> **WORK ITEM A**
Reproduce a section of the passage on Belgrade's economy word for word, starting with "But this is" and going on through "after this month.".
> **WORK ITEM B**
For each statement below, say whether the passage on Belgrade's economy agrees with it, answering yes or no and quoting the words of the passage that decide it: (i) The Kluz clothes factory used to supply the Italian chain Armani. (ii) All 6,000 Kluz workers were sent on unpaid leave for one month. (iii) The war profiteers made their fortunes importing French wine.
> **WORK ITEM C**
Extend the passage on Belgrade's economy, picking up right after its last sentence.

> **EXTRACTED TEXT**
In Belgrade's fancy Knez Mihajlov Street, appearances can deceive. Fashionably dressed couples promenade, crowd the private cafes and boutiques, and snap up cases of French Bordeaux wine and boxes of Swiss chocolates from the local stores. There seems to be no shortage of delicacies or of people willing to buy them. The lavish window displays of Japanese televisions and cameras bear witness.

But this is the ghetto of the idle rich, their ranks swollen by war profiteers, who have made a fortune bringing in foreign cigarettes and selling petrol coupons. Most people are unconnected with these secret channels leading from Romania, Hungary and Macedonia. They are feeling the pinch as factories close and workers are sent on leave with half or no pay. Those hardest hit include some of Serbia's most prosperous companies. Kluz clothes factory formerly supplied firms in Germany and the prestigious Italian chain, Armani. Their Belgrade factory now stands idle. All 6,000 Kluz workers were recently sent on paid leave for one month. But with no chance of resuming production in sight, there is little hope of the workers earning a regular salary after this month.

> **DATA SUPPLIED**
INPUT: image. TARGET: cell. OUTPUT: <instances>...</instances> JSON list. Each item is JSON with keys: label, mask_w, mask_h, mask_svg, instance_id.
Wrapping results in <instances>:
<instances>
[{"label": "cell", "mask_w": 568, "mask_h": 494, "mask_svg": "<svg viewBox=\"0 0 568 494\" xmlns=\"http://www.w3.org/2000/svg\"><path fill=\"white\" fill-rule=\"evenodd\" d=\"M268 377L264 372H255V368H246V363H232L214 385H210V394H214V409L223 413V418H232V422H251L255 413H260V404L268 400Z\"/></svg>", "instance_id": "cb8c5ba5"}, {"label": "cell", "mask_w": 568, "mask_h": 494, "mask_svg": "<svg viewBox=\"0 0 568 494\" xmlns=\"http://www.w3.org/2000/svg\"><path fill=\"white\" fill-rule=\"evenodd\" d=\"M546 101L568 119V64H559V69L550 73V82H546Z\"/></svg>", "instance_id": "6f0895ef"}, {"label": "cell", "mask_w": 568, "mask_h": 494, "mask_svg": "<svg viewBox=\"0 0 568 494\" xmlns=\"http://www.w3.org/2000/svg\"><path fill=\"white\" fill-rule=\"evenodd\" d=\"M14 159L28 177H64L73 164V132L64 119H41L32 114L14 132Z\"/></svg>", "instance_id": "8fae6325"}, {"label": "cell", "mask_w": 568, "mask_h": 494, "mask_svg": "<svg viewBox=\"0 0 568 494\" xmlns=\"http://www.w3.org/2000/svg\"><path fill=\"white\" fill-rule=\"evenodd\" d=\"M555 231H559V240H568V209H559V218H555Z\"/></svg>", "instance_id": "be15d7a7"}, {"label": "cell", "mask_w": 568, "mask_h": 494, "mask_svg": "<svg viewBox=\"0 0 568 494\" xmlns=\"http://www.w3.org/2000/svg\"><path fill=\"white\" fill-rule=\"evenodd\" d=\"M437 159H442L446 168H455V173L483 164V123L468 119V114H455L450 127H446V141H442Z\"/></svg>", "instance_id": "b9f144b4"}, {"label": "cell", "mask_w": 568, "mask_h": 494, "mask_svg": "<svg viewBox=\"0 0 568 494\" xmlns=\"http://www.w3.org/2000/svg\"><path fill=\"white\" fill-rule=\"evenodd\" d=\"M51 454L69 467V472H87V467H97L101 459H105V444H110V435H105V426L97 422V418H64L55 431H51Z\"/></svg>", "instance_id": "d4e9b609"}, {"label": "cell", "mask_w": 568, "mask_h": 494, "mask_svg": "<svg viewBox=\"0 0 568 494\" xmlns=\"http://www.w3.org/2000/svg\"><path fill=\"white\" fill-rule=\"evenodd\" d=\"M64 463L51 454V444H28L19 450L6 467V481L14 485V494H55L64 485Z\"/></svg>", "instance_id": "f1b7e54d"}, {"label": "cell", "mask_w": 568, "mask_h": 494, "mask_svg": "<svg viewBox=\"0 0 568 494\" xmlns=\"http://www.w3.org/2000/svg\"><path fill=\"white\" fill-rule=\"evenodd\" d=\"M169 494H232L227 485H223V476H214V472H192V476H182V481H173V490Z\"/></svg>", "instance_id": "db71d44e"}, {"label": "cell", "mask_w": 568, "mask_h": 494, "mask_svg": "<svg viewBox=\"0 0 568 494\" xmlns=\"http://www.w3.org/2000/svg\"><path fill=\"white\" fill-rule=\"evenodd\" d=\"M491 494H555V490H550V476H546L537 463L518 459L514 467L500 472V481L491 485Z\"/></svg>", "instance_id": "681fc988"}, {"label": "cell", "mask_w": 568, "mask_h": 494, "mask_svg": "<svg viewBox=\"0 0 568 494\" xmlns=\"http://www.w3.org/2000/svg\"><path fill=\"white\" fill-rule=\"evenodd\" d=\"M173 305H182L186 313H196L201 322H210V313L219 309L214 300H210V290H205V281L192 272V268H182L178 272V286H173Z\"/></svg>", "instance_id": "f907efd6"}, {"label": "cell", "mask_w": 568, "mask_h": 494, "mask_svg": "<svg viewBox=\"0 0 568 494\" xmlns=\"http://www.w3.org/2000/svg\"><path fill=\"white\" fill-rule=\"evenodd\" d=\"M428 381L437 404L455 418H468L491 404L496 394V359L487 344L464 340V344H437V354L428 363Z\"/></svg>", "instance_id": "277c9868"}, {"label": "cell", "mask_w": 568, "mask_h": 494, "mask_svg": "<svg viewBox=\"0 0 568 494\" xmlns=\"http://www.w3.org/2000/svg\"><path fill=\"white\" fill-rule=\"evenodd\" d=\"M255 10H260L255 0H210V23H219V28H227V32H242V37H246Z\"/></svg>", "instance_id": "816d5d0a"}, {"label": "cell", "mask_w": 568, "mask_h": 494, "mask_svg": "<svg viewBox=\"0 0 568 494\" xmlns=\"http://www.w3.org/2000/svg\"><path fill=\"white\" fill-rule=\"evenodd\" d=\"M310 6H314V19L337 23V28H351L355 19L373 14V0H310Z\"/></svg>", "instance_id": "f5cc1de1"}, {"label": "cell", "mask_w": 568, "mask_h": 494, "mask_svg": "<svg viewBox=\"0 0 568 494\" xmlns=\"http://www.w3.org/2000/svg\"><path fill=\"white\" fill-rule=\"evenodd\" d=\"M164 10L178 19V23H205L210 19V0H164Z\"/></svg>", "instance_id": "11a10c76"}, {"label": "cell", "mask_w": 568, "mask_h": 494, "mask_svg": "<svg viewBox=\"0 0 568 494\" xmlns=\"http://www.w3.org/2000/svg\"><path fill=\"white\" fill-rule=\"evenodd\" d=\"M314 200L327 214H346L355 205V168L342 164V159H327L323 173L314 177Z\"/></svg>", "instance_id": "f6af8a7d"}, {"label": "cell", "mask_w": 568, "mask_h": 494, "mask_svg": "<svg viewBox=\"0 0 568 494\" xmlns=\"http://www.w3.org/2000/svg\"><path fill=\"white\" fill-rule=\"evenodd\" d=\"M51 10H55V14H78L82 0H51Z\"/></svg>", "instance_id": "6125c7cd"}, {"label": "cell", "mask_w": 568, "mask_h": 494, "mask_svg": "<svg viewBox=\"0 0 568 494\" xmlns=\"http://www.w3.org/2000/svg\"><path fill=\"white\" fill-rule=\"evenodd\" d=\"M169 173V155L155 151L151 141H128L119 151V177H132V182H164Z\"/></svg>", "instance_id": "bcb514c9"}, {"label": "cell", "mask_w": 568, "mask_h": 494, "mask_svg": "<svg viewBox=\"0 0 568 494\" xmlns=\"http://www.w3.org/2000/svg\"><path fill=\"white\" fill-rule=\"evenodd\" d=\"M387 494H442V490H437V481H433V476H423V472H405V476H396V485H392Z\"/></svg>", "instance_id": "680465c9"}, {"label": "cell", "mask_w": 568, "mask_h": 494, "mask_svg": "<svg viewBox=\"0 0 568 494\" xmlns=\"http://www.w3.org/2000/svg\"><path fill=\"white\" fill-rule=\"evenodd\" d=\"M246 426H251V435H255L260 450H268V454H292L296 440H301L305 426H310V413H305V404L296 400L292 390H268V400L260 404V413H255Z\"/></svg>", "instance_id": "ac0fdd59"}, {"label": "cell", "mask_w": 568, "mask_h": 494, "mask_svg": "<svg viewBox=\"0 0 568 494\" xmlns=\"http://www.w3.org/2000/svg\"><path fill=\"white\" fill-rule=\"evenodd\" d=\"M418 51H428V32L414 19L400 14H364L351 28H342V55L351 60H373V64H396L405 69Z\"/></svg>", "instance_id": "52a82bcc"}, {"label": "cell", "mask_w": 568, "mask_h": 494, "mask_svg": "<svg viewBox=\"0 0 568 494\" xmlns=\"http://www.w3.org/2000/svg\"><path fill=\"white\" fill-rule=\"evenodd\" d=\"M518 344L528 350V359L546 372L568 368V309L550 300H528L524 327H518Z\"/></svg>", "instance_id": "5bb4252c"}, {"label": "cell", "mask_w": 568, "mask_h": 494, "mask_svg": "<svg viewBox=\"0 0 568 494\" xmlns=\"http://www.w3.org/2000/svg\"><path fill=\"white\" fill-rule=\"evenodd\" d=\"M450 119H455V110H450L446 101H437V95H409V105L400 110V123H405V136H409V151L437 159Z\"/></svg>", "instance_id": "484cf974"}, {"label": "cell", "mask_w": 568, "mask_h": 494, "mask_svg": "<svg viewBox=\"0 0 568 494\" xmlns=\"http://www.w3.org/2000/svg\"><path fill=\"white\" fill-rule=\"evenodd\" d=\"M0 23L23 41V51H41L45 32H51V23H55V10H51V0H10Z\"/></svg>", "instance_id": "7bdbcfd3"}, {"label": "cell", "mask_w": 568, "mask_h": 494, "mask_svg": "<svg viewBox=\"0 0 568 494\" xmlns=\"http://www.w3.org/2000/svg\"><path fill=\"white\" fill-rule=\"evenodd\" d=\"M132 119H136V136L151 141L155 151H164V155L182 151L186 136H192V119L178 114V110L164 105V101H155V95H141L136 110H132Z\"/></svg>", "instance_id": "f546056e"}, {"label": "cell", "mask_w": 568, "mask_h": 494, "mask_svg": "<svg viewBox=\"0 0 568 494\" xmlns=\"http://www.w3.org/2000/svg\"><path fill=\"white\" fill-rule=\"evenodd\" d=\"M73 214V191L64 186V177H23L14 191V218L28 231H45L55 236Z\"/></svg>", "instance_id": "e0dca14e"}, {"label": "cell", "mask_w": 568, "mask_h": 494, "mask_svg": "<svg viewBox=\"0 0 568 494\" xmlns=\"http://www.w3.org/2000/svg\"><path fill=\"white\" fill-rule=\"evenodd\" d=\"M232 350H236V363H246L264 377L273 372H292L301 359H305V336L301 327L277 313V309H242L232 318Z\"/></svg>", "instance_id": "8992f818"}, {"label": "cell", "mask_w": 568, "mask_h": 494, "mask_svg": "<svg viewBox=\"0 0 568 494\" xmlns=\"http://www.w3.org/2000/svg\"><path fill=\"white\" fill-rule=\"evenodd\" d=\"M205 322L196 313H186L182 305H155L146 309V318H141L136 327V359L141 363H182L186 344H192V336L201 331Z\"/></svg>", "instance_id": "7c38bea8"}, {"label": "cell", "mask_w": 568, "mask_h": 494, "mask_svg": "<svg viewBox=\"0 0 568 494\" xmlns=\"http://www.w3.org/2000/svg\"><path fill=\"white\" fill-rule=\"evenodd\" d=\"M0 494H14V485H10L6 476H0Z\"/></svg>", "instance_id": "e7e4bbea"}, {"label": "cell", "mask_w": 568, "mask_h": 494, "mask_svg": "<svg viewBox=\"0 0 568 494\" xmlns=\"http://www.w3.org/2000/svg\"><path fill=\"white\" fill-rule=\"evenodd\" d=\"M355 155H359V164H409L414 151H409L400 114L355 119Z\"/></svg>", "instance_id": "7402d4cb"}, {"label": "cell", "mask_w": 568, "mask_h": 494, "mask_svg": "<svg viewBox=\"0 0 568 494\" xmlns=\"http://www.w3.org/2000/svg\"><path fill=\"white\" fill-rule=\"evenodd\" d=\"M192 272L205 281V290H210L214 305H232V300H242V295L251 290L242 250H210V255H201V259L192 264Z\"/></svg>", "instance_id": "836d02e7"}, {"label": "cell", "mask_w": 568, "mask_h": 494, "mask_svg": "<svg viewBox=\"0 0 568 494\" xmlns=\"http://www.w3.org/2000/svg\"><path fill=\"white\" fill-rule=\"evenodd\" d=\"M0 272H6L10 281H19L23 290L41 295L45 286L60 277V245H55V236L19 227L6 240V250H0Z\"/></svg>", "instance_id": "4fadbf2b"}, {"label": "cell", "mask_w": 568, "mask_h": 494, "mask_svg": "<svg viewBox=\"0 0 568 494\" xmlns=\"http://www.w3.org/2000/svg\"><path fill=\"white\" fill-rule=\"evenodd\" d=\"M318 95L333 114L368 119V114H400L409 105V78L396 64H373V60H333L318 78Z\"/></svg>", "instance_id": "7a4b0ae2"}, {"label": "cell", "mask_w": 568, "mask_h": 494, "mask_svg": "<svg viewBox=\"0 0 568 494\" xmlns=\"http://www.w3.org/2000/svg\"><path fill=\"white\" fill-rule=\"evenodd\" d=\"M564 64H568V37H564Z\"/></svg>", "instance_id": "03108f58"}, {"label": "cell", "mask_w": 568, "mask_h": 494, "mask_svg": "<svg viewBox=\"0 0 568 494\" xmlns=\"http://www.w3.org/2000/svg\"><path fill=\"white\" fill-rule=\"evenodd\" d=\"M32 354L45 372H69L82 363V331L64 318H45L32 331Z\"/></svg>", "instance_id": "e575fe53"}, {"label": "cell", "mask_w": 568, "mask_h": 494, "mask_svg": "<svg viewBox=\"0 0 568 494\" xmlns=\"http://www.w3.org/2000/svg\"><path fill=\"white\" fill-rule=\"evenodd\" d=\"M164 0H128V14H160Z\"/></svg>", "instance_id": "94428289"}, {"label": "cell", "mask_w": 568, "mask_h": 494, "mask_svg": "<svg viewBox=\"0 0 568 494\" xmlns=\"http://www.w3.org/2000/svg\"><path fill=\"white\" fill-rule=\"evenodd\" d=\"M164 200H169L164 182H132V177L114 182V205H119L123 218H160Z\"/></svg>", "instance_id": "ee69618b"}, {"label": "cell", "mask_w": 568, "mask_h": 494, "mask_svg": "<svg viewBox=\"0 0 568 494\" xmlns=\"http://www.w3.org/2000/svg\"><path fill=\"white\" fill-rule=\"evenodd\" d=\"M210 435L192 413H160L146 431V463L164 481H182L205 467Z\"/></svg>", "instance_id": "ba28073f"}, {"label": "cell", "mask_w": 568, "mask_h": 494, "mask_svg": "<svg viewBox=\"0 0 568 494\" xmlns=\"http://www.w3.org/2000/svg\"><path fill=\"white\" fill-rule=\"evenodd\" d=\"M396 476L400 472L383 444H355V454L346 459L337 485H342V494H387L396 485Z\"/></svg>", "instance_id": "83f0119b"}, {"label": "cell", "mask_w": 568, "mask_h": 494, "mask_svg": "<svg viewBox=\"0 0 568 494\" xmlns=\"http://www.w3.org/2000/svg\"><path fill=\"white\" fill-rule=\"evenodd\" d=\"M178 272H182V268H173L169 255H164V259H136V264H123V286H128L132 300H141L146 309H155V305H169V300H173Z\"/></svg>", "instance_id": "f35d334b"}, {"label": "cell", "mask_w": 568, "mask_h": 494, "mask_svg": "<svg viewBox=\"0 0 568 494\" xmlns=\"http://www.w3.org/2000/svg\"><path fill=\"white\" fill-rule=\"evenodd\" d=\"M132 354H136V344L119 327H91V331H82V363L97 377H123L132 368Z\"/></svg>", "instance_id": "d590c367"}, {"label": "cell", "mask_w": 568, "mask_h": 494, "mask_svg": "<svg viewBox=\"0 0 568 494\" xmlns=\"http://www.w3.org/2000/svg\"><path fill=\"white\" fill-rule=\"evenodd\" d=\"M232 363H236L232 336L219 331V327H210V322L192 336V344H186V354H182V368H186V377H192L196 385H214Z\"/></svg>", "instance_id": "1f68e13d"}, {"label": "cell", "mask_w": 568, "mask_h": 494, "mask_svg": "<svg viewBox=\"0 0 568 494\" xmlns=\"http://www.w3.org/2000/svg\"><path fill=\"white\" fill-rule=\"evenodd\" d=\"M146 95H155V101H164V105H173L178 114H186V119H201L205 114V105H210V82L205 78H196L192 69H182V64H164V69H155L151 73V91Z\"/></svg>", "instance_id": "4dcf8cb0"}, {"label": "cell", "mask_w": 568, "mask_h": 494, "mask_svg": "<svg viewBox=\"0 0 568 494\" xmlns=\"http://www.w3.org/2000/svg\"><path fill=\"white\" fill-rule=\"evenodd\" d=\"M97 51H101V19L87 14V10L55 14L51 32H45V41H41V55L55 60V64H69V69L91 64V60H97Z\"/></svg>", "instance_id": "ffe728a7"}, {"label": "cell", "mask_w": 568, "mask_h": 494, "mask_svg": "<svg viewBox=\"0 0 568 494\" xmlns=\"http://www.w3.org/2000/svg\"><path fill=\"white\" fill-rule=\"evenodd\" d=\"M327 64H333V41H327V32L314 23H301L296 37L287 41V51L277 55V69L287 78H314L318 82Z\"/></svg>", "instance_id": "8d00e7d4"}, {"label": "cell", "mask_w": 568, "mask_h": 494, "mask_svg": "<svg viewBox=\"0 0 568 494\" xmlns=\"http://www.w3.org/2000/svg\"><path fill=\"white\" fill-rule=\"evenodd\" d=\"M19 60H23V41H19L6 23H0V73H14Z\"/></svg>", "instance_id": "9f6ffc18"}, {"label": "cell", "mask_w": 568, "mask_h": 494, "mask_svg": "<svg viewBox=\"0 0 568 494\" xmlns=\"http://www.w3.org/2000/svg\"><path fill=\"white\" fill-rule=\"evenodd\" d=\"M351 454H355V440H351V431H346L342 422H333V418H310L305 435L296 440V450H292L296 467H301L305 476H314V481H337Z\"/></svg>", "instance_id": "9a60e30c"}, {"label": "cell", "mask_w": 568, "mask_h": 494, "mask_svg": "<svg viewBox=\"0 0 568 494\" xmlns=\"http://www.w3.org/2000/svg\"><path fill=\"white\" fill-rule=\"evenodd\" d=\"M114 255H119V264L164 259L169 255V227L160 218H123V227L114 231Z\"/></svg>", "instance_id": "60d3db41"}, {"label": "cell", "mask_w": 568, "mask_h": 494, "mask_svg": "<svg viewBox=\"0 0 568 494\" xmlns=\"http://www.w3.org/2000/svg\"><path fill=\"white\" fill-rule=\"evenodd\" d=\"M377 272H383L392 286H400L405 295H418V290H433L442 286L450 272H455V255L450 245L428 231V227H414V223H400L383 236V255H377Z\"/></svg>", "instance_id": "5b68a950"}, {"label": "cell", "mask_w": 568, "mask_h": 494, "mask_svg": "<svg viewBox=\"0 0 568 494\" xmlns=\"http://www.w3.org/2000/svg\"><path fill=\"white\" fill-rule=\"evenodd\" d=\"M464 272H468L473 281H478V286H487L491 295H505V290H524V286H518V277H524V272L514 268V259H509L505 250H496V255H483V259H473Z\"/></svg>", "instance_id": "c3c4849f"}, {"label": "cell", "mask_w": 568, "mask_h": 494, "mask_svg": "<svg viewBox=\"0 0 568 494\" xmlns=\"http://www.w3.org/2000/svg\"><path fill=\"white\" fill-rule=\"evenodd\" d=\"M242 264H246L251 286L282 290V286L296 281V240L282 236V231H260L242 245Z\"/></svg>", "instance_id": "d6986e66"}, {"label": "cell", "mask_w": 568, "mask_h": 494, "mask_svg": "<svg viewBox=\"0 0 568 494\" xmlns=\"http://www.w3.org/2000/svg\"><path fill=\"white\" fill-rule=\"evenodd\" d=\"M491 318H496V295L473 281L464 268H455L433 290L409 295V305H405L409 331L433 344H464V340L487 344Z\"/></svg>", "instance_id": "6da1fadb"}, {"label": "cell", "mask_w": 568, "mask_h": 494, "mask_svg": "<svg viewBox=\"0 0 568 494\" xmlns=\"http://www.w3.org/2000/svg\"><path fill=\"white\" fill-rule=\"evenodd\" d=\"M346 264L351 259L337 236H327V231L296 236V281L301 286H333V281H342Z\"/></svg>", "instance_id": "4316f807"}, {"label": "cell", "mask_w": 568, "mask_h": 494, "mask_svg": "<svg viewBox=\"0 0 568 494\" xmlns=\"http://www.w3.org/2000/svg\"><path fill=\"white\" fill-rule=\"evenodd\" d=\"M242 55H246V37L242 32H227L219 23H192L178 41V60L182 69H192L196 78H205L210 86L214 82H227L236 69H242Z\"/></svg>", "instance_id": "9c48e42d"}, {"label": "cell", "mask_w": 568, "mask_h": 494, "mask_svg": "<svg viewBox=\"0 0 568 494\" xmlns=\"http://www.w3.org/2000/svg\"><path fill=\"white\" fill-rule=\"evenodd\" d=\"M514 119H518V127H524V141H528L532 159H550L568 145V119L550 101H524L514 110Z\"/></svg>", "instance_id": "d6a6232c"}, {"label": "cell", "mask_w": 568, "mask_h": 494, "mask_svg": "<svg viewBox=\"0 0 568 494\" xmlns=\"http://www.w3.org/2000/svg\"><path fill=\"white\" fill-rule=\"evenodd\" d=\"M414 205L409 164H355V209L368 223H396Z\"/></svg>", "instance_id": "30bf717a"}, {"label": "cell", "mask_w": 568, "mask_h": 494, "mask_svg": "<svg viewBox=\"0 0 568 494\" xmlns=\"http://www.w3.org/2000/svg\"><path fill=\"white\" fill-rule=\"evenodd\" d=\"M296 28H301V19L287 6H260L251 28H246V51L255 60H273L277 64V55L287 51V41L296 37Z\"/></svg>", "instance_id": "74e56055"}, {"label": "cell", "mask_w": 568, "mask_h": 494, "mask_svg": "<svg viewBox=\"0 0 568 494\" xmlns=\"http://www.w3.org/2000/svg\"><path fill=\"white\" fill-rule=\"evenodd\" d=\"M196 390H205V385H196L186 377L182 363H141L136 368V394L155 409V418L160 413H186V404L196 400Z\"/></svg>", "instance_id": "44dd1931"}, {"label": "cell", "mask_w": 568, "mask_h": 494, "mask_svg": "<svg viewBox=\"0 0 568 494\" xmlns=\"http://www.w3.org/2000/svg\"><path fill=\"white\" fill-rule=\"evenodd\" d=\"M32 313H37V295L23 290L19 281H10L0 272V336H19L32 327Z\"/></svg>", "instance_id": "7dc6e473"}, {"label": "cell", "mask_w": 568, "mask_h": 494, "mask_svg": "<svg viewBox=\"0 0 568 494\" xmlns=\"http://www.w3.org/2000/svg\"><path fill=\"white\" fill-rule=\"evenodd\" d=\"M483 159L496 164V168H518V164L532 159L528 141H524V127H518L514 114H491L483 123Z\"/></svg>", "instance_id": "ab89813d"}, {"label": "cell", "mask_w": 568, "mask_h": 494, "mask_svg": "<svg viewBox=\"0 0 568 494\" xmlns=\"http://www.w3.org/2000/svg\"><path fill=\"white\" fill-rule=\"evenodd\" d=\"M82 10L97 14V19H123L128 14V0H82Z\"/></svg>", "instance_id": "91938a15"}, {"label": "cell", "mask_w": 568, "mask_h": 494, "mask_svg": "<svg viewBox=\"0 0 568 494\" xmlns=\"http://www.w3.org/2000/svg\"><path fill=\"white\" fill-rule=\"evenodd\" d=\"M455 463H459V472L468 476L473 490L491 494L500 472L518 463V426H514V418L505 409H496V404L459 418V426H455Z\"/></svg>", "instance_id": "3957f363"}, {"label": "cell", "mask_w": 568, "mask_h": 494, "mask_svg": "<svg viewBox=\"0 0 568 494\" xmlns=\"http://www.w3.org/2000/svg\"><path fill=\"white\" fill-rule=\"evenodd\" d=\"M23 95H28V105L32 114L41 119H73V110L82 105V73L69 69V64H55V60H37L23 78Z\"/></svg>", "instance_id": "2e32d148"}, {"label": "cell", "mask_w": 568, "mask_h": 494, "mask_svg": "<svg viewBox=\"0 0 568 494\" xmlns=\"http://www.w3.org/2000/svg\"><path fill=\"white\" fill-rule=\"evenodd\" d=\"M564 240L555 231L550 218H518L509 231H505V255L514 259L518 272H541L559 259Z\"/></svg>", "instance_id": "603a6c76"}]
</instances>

> **ANSWER SPACE A**
But this is the ghetto of the idle rich, their ranks swollen by war profiteers, who have made a fortune bringing in foreign cigarettes and selling petrol coupons. Most people are unconnected with these secret channels leading from Romania, Hungary and Macedonia. They are feeling the pinch as factories close and workers are sent on leave with half or no pay. Those hardest hit include some of Serbia's most prosperous companies. Kluz clothes factory formerly supplied firms in Germany and the prestigious Italian chain, Armani. Their Belgrade factory now stands idle. All 6,000 Kluz workers were recently sent on paid leave for one month. But with no chance of resuming production in sight, there is little hope of the workers earning a regular salary after this month.

> **ANSWER SPACE B**
(i) Yes: "Kluz clothes factory formerly supplied firms in Germany and the prestigious Italian chain, Armani."
(ii) No: "All 6,000 Kluz workers were recently sent on paid leave for one month."
(iii) No: "who have made a fortune bringing in foreign cigarettes and selling petrol coupons."

> **ANSWER SPACE C**
Red Flag, an industrial giant, that manufactures cars and weapons, is not much better off. The production of weapons, not surprisingly, is going strong. But the car production lines have halted and the supply of parts, many of which came from war-torn Bosnia, has dried up.

As the number of Serbian workers on low pay soars, the nation's purchasing power tumbles. This is why shops selling luxury goods are still full. Petrol, priced at one German mark (37p) per litre, is beyond the pay packets of most workers, who earn an average DM80 ( pounds 30) a month. So are the queues: three hours if you sit through the night, twice that if you wait by day.

In its eagerness to divert attention from its own record, the Serbian government is blaming Western sanctions for all their economic woes. They hide the fact that most shortages pre-dated the international embargo.

Serbian hospitals are in a disastrous mess. Basic drugs, anaesthetics and fluids for cleaning wounds are practically unavailable. At Belgrade's Lazar Lazarevic Psychiatric Hospital, the lack of tranquillisers led the director to complain that patients were ransacking the buildings, smashing the windows, attacking the staff and each other.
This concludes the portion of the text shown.